Пока первый свидетель, муниципальный инженер из Реаты, детально и нудно описывал место происшествия и показывал на плане, как расположены переулок и другие ориентиры, Палмер сделал карандашный портрет окружного прокурора Кортеса — его приземистая фигура была достаточно уродлива, чтобы удовлетворить самым строгим требованиям современной эстетики. Палмер принижал свои таланты, зная, что Вероника станет их превозносить, и она, конечно, похвалила рисунок, как «ужасающе наивный и ужасающе искренний». Следующим свидетелем был доктор Дель Бондио, врач реатинской угольной компании, и публика притихла, слушая его описания ран шерифа.
Из двух пуль, свидетельствовал доктор, одна пробила покойному щеку у основания челюсти и, по всей видимости, вышла через раскрытый рот. Насколько он знает, ее так и не удалось отыскать. Но смертельной оказалась не эта, а вторая пуля.
В зале суда стало тихо и торжественно, словно в церкви; публика смотрела, как вскрывают маленький запечатанный конверт и извлекают сплющенный кусочек металла.
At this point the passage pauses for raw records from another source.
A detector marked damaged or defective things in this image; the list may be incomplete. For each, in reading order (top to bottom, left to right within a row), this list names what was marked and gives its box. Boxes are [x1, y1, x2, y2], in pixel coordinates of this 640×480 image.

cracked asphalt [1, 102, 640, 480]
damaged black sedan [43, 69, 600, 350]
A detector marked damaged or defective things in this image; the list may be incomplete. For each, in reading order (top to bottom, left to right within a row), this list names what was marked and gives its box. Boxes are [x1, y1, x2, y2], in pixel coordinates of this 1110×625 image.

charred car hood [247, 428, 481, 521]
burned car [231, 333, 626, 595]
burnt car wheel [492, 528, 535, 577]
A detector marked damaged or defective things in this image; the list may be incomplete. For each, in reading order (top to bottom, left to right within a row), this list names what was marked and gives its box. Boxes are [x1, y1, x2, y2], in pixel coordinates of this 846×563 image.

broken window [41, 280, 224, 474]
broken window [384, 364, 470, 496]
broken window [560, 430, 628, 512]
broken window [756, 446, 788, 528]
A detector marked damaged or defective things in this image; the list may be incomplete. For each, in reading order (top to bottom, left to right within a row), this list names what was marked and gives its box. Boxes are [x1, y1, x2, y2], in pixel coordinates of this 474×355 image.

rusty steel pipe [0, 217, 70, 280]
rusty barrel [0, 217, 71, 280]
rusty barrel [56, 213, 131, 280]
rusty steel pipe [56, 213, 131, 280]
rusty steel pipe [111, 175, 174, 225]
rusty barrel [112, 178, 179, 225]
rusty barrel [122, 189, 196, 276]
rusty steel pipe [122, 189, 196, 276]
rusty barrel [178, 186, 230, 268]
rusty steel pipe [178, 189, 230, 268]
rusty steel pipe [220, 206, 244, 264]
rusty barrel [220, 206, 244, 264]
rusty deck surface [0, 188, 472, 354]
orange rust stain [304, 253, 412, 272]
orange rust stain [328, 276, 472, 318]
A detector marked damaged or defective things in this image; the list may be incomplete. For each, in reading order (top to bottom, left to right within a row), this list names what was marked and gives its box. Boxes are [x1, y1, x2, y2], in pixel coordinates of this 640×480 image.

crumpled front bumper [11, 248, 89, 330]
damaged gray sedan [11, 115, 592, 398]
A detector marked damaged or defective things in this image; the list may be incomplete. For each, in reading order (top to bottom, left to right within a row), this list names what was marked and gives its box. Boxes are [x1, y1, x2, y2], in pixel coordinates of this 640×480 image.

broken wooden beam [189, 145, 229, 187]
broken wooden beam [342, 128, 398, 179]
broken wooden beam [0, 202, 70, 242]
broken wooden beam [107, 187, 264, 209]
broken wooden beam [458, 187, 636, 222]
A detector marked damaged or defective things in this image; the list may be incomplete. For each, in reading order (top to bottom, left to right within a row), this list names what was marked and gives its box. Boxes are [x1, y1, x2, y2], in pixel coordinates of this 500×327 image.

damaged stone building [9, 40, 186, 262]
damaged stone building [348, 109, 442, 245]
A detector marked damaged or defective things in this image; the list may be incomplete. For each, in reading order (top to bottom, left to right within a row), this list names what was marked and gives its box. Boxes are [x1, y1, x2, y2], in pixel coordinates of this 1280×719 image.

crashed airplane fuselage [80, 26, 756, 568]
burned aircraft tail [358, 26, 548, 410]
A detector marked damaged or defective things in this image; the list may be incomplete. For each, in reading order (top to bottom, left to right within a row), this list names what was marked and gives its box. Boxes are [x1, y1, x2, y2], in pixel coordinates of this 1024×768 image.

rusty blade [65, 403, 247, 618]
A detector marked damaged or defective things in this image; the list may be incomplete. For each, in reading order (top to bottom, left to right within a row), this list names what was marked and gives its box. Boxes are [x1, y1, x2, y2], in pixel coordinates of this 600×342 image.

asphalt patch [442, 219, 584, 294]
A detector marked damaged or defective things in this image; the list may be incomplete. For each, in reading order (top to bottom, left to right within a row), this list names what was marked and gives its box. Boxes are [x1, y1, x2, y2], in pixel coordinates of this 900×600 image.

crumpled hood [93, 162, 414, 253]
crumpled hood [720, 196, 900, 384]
Доктор Дель Бондио подтвердил, что это «та самая пуля сорок пятого калибра, которую извлекли из мозжечка при вскрытии, произведенном в день смерти».
Отвечая на вопрос о пути, пройденном пулей в теле покойного, доктор выдал свое пристрастие к чтению дешевых вестернов. «Роковая пуля», сказал он, вошла в левый бок пониже локтя, задела третье ребро, затем «взрезала снизу вверх» левое легкое, «продырявила» шею и, «пробив» два верхних позвонка, застряла в основании черепа. Нет, пуля не пробила сердце, даже не задела его. Но можно не сомневаться, что именно рана, нанесенная вот этой пулей (он ее показал), и стала причиной смерти.
К удивлению Палмера, защита не устроила доктору перекрестного допроса. Фрэнк ограничился тем, что попросил приобщить пулю к вещественным доказательствам.
Далее Хогарт попросил судью распорядиться, чтобы вся одежда, которая была на пострадавших в момент их гибели, а сейчас находилась в распоряжении обвинения, была «без каких-либо отлагательств» представлена в суд.
Судья сделал это распоряжение.
Еще одна загадка. А их накопилось у Палмера уже немало. Что Фрэнк затевает? Может быть, надеется найти на одежде шерифа следы пороха, указывающие, что выстрел был сделан с близкого расстояния? Боже милосердный, неужто он хочет бросить подозрение на главного свидетеля обвинения Бэрнса Боллинга до того, как тот начнет давать показания?
Пульс Палмера бился, как в мальчишеские годы, когда он ненадолго увлекся детективными романами и ему постоянно казалось, что он вот-вот разгадает, кто преступник. В те годы он вечно ошибался, возможно, он неправ и сейчас, но как прекрасно это опьяняющее возбуждение. А не вернуться ли ему — умеренно, конечно — к этому непритязательному американскому развлечению, не использовать ли его в качестве противоядия от привычного, слишком философского и интеллектуального подхода к действительности? Он полностью забыл про свои творческие планы и научный анализ. Его критический внутренний голос умолк. Впервые за много лет Палмер страстно увлекся делом куда более земным, чем каноны риторики, игра интеллекта и литературные вкусы.
Глава 2
Корделия
«Вызывается свидетель Трумэн Эверслив».
Судья Эверслив был костляв, но не лишен изящества. Пока он шел к свидетельскому месту и звучным уверенным голосом приносил присягу, Эстелл Эверслив, не переставая, молилась и судорожно теребила кружевной платочек, подаренный отцом еще двадцать лет назад, на окончание начальной школы.
Она молила бога о справедливости, об отмщении; сделай так, просила она, чтобы отца разоблачили, чтобы все увидели, какой он негодяй, гроб повапленный, лицемер в одеждах праведных — ведь именно из-за него мама преждевременно сошла в могилу.
Мать она помнила смутно — бледная хрупкая женщина, которую слишком поздно привезли из питтсбургского чада под южное солнце. Спасти ее целебный воздух уже не сумел — он только продлил ее мучения. Мама, как и Эстелл, поседела, когда ей не было и тридцати, а все из-за отца. Он так и не простил им обеим, что у него родилась дочь, а не сын.
Пока отец отвечал на вопросы прокурора, Эстелл все комкала и комкала платочек, словно хотела заткнуть отцу рот — только бы не слышать вкрадчивое, без запинки, повествование: пришлось, мол, человеку утонченному, деликатному взяться по долгу службы за грязную работу, и не надо ему никаких наград — пусть только публика поймет, что он сделал все, что в его силах, дабы спасти злополучных нарушителей от гнева господнего.